━━ Estratto della pagina
Il cda di AgorAI Innovation Hub S.p.A. ha nominato Maurizio Cortese nuovo Ceo e direttore generale della società, a pochi mesi dalla nomina del presidente Raffaele Fantelli.
Cortese può vantare un’esperienza manageriale consolidata in Italia e all’estero, maturata in settori diversi come tecnologia, beni di consumo, immobiliare, istruzione e servizi finanziari.
In AgorAI, le sue competenze saranno impiegate nello sviluppo di iniziative imprenditoriali, nell’uso strategico della tecnologia e nella promozione dell’innovazione attraverso partnership internazionali.
“Sono orgoglioso di assumere la guida di AgorAI e di iniziare a lavorare insieme ai nostri prestigiosi partner per costruire un player europeo nel campo dell’Intelligenza Artificiale”, ha dichiarato Cortese. “Vogliamo essere in prima linea sui mercati internazionali, offrendo un contributo concreto all’umanizzazione dell’IA e alla realizzazione di benefici autentici per le persone, le istituzioni e le aziende”
Il presidente Raffaele Fantelli ha aggiunto: “L’ingresso di Maurizio Cortese come Ceo rafforza ed accelera il nostro percorso che mira a conferire a Trieste ed all’Italia un ruolo da autentico protagonista nel mondo dell’IA e delle sue applicazioni nei diversi ambiti della vita delle nostre comunità”.
━━━━
━━ Dati forniti
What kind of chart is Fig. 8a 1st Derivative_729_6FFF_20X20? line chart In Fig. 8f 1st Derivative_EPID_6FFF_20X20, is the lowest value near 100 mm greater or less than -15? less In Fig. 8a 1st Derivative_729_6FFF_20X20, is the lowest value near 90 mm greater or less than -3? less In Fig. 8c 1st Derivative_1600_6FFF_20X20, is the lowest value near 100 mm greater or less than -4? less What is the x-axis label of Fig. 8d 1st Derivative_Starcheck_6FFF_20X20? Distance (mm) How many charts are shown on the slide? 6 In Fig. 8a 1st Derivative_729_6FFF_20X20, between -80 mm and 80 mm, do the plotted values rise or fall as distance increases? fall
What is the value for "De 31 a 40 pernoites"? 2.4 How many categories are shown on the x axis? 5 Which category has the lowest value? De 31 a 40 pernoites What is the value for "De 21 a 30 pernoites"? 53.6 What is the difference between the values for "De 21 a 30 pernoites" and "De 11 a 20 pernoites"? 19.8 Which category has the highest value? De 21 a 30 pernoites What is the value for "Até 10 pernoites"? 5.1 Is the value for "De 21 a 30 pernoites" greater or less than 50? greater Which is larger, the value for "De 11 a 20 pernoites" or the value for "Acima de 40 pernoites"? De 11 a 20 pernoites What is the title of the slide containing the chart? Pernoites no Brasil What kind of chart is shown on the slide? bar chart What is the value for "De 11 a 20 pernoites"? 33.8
━━━━
• _Descrizione del compito_
Prosegui l'articolo sulla nomina del nuovo Ceo di AgorAI, riprendendo subito dopo l'ultima frase riportata.

• _Risposta finale_
Il progetto AgorAI, nato a Trieste nell’aprile 2025, punta a diventare uno dei principali centri europei di ricerca applicata e di base in Data Science e Intelligenza Artificiale avanzata, con un focus anche sulla formazione all’avanguardia. L’iniziativa coinvolge un ecosistema eterogeneo di partner: dal settore privato, con il Gruppo Generali, Banca Generali, Generali Italia, Fincantieri, Fondazione Fincantieri, illycaffè, e Goldman Sachs come research partner, fino a Deloitte e Google Cloud, quest’ultima per l’innovazione tecnologica e la formazione sui modelli IA. La Regione Autonoma Friuli Venezia Giulia supporta il progetto come partner pubblico strategico, mentre il network accademico e di ricerca, che include le Università di Trieste e Udine, la SISSA, l’IIT, il MIB Trieste School of Management e l’ICTP, assicura solide basi scientifiche all’iniziativa.